Demand for integrated sales and marketing (ISM) solutions will soar, as enterprises realize the potential to increase leads by enabling sales people to run their own marketing campaigns.

HubSpot is the latest marketing automation software provider to recognize sales departments need integrated marketing and CRM systems, facilitating the effective transition of leads between sales and marketing departments.

Single Goal: Sales & Marketing

HubSpot’s marketing software helps marketing teams manage sales leads with customers on email, social media, websites and blogs. It recently complemented this with the launch of a sales acceleration product, Sidekick, and plans to officially launch an integrated CRM system in 2015. This is big news for the industry, as CRM software is traditionally split into three areas: sales automation, marketing automation and customer service.

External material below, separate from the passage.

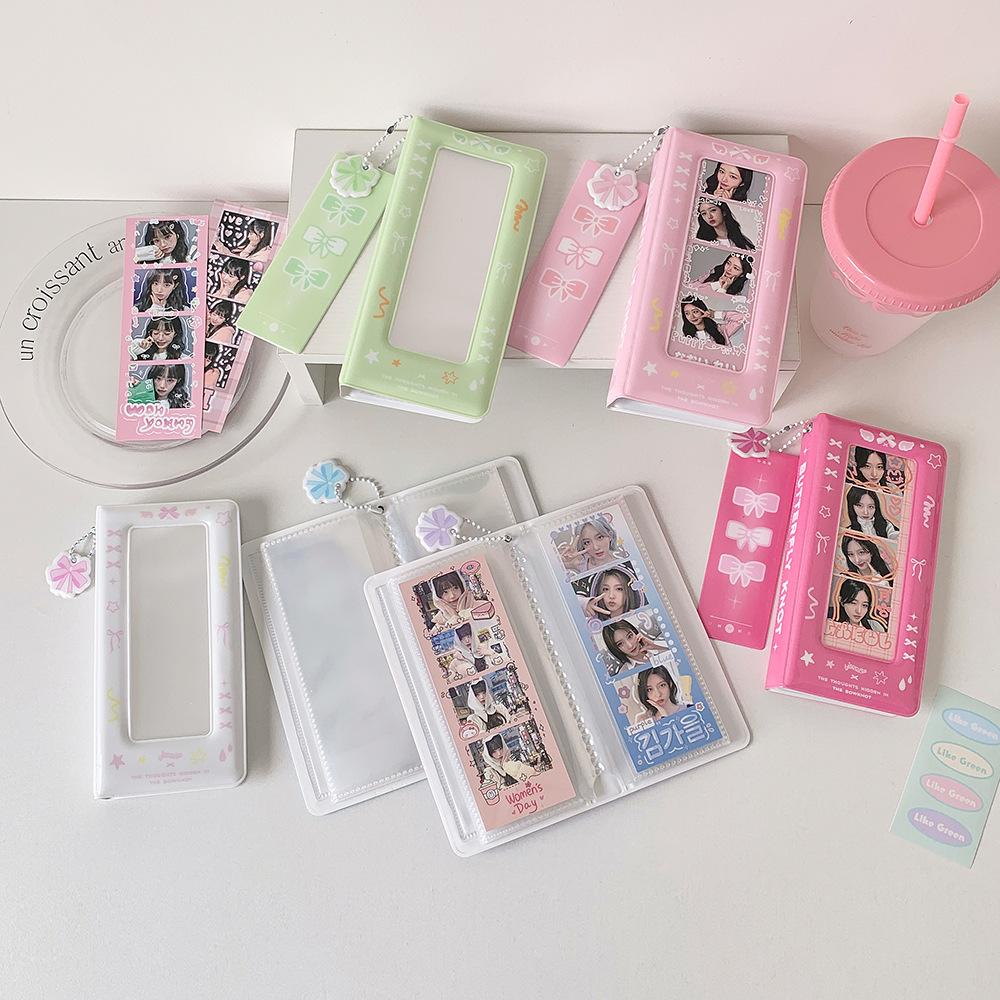 Decoration ID Photo Photocard Frame PVC Card Cover Card Protective Case  School Stationery
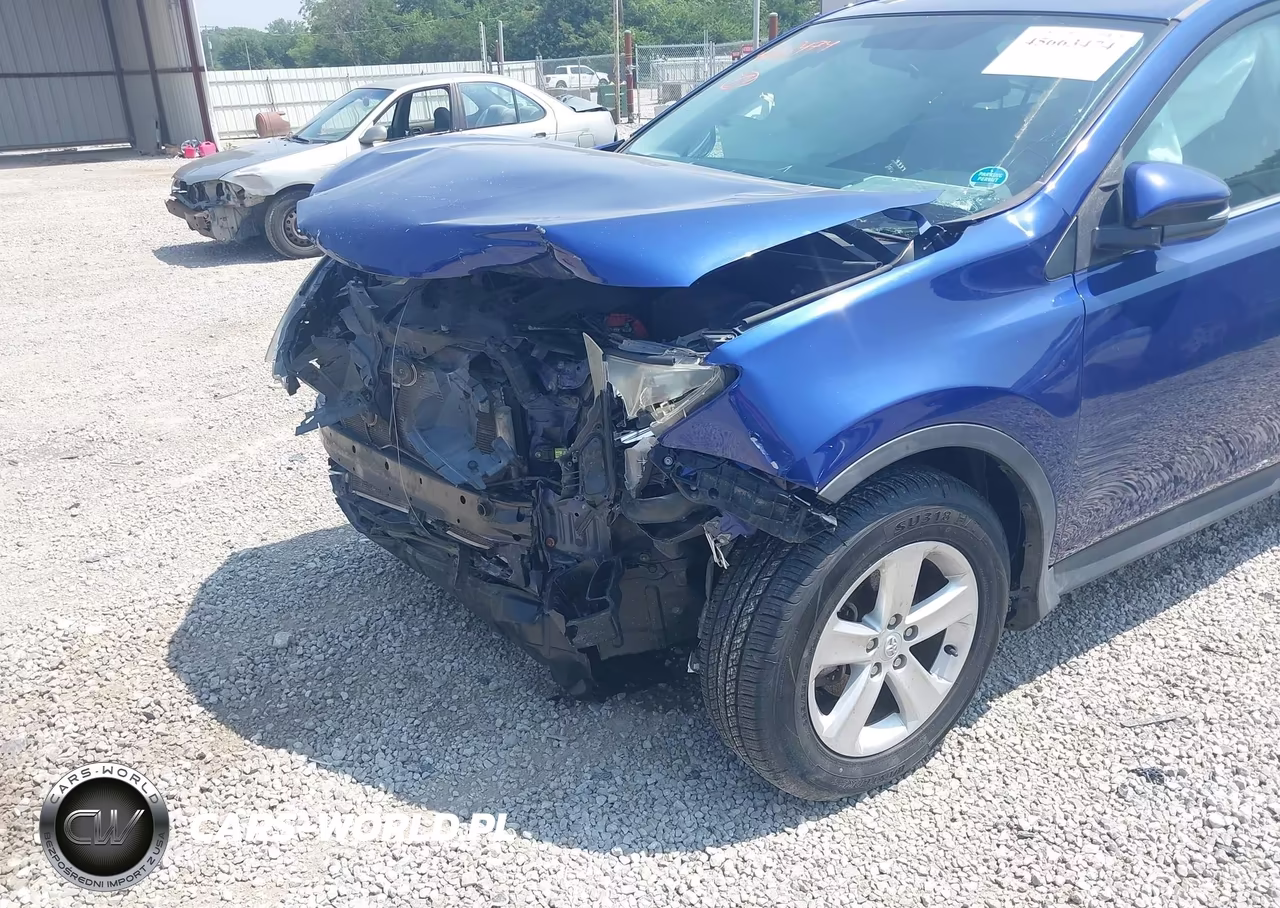 2014 Toyota Rav4 Xle VIN:2T3RFREV6EW188380 - 6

Sidekick helps with prospecting, connecting and engaging with potential leads through real-time engagement notifications. HubSpot CRM will apparently provide customer data that will enable sales teams to pick up leads as they move out of marketing and offer a single-view of interactions.

A single solution

To make the most of sales and marketing opportunities the customer journey needs to be viewed across all touchpoints during an entire lifetime. Consequently, sales and marketing systems should work together and share information. Having separate systems hinders productivity and results in opportunities being missed, as marketing and sales people have to switch between applications and are unable to access key customer data. This is also extremely time-consuming.

For example, when someone anonymously visits your website you need context – to quickly find out who they work for, their role and any opinions they may have shared online about your company or industry. This allows you to automatically respond with content that is relevant and make sure they are placed in the sales funnel of the most appropriate sales person, so opportunities can be followed up and don’t get lost. If marketing and sales functions are divided, sales teams will be unable to do their job properly and unsuitable content will be sent by marketing departments.

Tools for social selling

Because people increasingly use search engines and social media to research products and services online, businesses need integrated tools for social selling. It’s important for sales people to be able to interact directly and engage customers on social media. They must be able to publish personalized content to contacts and manage their own lead generation.

From the beginning SalesSeek (SS) built sales and marketing automation functionality into one ISM platform. This may sound like a lot of tools, but we have made it extremely visual – it’s simple to use and information can be presented in graphics. Best of all, marketing and sales teams can work together ensuring customer relationships are nurtured and consistently managed.

Software mashups

Young, mid-sized businesses are particularly successful with marketing technology and social media, as they don’t tend to have a strong divide between sales and marketing and are less likely to be tied to traditional marketing methods, such as mass email.

However, the VentureBeat Marketing Automation Index report revealed that more than half of all companies using marketing automation use more than one system.

Management at young, mid-sized companies also tend to be savvy about technology. And thanks to open cloud application programming interfaces (APIs) they are able to mashup marketing platforms, gluing together a number of different products to meet their businesses needs.

Marketing automation software moves mainstream

The VentureBeat report also talks about the huge growth in the marketing automation industry. Author Wendy Schuchart said: “There’s tremendous growth, tremendous opportunity, and tremendous upheaval. Even after years of 50 percent industry growth, only about three percent of non-tech companies have adopted marketing automation.”

It’s an exciting time for marketing automation companies, particularly as so many mid-sized firms are yet to invest in sales or marketing platforms. To fund growth and seize market opportunity, HubSpot hopes to IPO and raise $100 million.

Big technology companies are snapping up marketing software businesses to meet demand for marketing automation features from their customers. To name a few: Oracle bought Eloqua, and Salesforce.com bought ExactTarget, which had already bought marketing automation provider Pardot.

The Bulger Partners report, Marketing Technology Overview, reveals that typical valuations in recent M&A transactions of marketing technology vendors were a whopping 5x TTM revenue.

But it’s far from clear whether marketing automation will be sustainable as a standalone market. As it moves mainstream, we believe most companies won’t want to mashup solutions and that the convergence of sales and marketing functionality is inevitable.